[What you are asked to do]: Consider the entries below. Count the lines holding the string "Crocuta" and state the number only.

──────── Recorded information ────────

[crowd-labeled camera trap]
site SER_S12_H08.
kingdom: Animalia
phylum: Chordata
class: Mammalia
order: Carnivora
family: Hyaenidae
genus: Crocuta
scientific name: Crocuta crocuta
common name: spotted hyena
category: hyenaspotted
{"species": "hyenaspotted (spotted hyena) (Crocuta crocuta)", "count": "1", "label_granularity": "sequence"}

────────
──────── Recorded information ────────

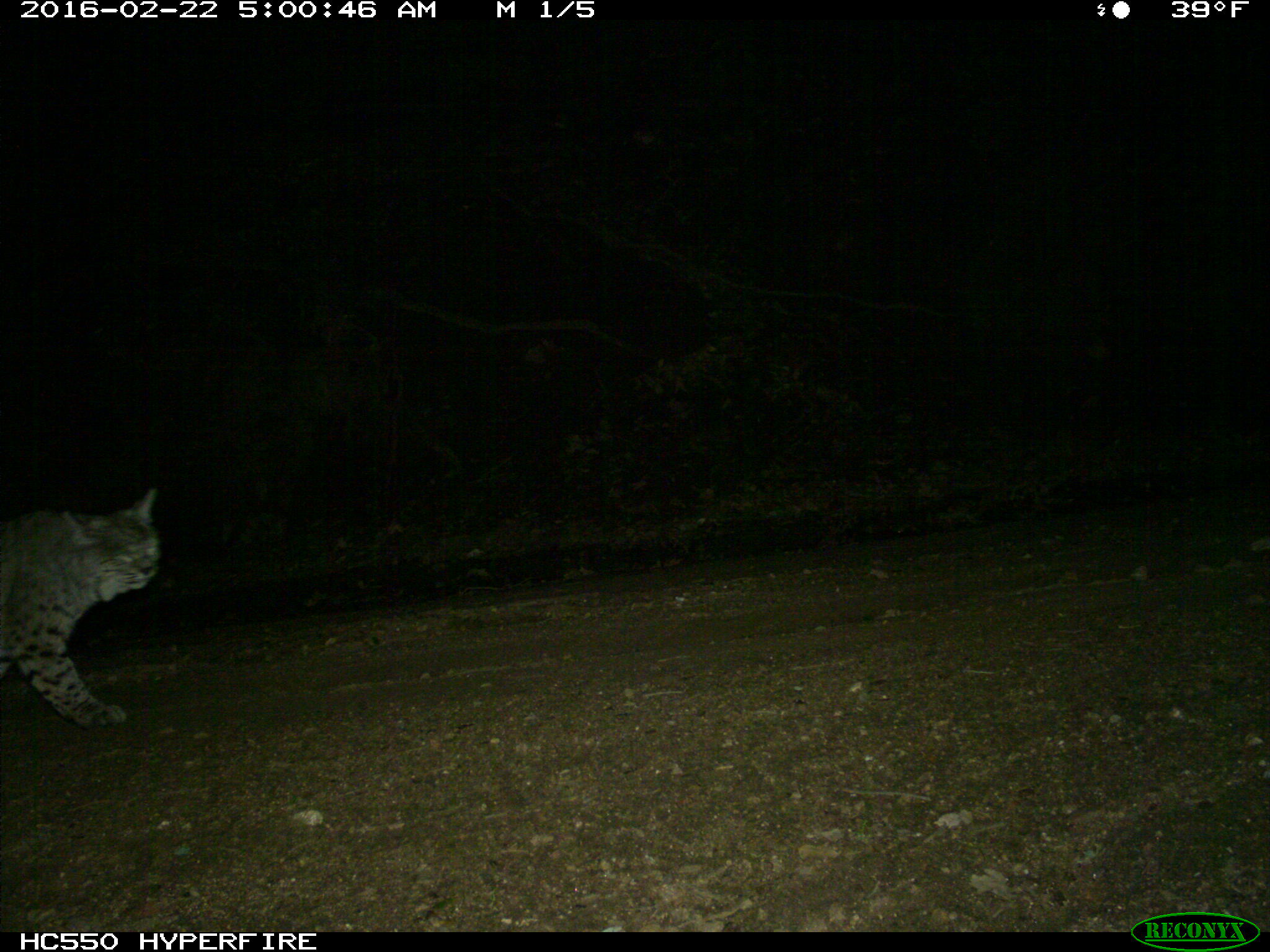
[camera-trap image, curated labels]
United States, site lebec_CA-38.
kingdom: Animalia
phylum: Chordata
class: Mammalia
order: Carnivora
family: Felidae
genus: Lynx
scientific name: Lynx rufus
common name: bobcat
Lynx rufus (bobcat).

────────

[Answer to this problem]: 3